> 文書セクション:
======

『三文オペラ』松岡充インタビュー「違和感の塊のような作品」


2018年1月23日(火)に神奈川・KAAT神奈川芸術劇場<ホール>にて『三文オペラ』が開幕する。本作は、ベルトルト・ブレヒトの戯曲、クルト・ヴァイルが音楽を手がけた傑作で、マクヒィスと彼を巡る女たちを描いた音楽劇。今回の上演では、演出・上演台本を谷賢一が手掛け、ロックバンド・ドレスコーズの志磨遼平が初めて舞台公演の音楽監督を務める。

色男にして盗賊王という主人公マクヒィス役を演じるのは、ロックバンドSOPHIA/MICHAELのボーカル、そして最近では俳優として活躍する松岡充。その松岡に、出演への経緯や、作品の魅力、共演者たちについてなどを聞いた。

『三文オペラ』松岡充インタビュー

――まずは本作への出演を受けた時のお気持ちを教えてください。

僕は音楽を主軸に活動をしているんですが、舞台、映画、ドラマなど俳優の活動をする際には作品に必ず没頭するんですね。その期間は完全に音楽活動を控えて、俳優として専念する。だから、音楽以外の活動は1年に1本ぐらいにしていたんですが、最近特に俳優の活動が立て続いていたんですよね。2017年はちょうど主演映画が公開されて、主演舞台も決まっていて、という時に、この『三文オペラ』の出演オファーをいただいたんです。時期を聞いたら、12月から稽古で、1月に本番ということで・・・。クリスマスの時期は、MICHAELというバンドにとって年に一度の、絶対に欠かせないクリスマスライブをやっているんですよ。クリスマスライブは自分たちにとっても、ファンにとっても、絶対に外せないものですからね。お話の印象としても、スケジュール的にも(自分がやるのは)「ちょっと難しいんじゃないか?」と実は思っていました。

======

インタビュー記事の「2018年1月23日(火)に」から「舞台公演の音楽監督を務める。」までの範囲を、「音楽劇」を「ミュージカル」に置き換えて書き出してください。 本文に書かれた内容だけを根拠とすること。

======

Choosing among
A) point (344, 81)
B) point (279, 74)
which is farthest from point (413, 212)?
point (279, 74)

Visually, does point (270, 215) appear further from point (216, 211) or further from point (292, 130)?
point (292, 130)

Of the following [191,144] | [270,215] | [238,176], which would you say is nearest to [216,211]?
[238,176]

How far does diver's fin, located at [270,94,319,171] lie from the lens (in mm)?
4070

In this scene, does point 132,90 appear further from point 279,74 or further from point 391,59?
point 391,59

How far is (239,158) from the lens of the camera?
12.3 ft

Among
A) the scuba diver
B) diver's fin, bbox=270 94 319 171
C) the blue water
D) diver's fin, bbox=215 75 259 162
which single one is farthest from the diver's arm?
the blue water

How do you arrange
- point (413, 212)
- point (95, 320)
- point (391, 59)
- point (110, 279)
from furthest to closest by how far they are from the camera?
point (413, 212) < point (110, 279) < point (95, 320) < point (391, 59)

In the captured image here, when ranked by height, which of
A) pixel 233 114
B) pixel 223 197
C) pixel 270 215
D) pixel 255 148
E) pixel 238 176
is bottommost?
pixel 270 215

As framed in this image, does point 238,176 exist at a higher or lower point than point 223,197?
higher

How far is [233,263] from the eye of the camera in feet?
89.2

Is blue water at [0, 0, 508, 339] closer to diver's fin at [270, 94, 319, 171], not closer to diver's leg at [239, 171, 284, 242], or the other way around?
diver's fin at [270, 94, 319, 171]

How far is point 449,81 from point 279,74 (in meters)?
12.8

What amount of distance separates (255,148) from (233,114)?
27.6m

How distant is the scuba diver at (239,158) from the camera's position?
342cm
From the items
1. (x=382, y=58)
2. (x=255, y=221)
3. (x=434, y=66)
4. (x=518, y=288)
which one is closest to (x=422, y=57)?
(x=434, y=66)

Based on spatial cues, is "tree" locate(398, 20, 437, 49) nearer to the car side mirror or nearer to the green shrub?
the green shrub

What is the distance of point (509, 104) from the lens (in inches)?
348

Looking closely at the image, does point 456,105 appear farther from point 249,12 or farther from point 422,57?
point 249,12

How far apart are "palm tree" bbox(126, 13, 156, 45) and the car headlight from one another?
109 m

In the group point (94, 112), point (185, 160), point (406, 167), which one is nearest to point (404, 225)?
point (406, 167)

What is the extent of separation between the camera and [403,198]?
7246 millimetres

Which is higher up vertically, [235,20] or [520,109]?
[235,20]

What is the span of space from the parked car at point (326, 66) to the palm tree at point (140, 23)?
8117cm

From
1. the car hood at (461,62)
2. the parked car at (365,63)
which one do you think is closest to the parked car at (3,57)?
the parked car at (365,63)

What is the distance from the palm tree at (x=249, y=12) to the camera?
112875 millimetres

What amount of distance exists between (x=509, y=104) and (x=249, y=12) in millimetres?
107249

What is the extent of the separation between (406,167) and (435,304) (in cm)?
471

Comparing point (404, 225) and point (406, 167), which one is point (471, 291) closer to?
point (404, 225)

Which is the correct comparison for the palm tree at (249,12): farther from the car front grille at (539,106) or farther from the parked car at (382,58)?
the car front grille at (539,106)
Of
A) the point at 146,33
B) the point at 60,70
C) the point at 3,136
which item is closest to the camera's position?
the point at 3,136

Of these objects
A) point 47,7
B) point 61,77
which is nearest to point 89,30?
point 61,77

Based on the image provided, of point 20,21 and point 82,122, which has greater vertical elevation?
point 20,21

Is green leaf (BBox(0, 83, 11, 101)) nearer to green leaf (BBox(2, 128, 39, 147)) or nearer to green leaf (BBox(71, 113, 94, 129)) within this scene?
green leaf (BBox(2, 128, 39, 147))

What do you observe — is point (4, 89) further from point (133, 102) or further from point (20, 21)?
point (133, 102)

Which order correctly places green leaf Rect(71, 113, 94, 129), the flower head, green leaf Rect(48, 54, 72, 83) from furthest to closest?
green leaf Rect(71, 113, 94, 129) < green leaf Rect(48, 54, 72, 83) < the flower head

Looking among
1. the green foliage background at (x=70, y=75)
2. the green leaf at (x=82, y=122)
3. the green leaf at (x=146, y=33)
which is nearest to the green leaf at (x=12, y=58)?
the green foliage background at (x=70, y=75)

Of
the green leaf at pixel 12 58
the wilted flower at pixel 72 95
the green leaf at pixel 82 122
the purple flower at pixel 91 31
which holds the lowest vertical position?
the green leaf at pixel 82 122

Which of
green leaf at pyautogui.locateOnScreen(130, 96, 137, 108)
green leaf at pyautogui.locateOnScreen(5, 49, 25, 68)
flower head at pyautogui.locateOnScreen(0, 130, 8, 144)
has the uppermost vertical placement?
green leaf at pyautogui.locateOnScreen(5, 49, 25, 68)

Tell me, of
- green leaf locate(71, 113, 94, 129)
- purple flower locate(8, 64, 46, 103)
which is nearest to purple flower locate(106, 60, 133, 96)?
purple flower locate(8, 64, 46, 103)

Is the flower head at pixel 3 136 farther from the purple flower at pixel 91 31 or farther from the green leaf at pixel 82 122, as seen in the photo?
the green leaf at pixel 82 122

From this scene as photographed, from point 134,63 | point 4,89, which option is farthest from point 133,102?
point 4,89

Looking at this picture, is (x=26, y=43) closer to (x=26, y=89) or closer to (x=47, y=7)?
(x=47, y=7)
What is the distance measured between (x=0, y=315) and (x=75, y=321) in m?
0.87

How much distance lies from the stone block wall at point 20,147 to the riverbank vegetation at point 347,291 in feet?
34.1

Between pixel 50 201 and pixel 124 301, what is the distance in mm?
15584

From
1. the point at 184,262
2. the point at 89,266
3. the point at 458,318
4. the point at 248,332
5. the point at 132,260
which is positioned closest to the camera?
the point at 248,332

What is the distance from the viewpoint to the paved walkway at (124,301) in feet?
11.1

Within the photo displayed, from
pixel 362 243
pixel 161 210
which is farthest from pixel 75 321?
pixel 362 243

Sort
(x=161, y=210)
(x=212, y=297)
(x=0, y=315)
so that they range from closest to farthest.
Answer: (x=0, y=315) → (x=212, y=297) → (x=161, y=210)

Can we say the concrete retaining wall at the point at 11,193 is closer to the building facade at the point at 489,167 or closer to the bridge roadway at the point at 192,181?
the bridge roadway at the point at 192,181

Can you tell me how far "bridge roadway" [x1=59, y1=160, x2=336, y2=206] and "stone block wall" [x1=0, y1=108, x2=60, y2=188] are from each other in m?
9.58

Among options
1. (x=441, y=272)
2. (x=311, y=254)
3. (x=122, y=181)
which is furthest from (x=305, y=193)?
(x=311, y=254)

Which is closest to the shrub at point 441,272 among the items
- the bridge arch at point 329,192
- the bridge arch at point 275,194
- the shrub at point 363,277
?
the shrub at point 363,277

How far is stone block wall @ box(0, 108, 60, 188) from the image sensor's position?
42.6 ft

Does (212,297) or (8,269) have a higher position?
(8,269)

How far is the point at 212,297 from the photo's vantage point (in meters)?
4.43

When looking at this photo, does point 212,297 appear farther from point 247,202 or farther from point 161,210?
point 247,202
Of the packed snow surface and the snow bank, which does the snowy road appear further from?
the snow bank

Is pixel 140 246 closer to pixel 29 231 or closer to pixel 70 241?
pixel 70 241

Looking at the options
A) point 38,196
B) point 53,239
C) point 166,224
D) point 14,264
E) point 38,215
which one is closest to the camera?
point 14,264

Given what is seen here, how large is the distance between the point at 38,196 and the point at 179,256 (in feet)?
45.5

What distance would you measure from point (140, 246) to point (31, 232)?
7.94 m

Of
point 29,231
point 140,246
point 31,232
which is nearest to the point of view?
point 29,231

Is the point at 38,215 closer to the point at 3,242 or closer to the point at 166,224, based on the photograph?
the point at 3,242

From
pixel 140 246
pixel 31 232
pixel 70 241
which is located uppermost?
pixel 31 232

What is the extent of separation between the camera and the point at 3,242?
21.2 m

======

> 解答:
2018年1月23日(火)に神奈川・KAAT神奈川芸術劇場<ホール>にて『三文オペラ』が開幕する。本作は、ベルトルト・ブレヒトの戯曲、クルト・ヴァイルが音楽を手がけた傑作で、マクヒィスと彼を巡る女たちを描いたミュージカル。今回の上演では、演出・上演台本を谷賢一が手掛け、ロックバンド・ドレスコーズの志磨遼平が初めて舞台公演の音楽監督を務める。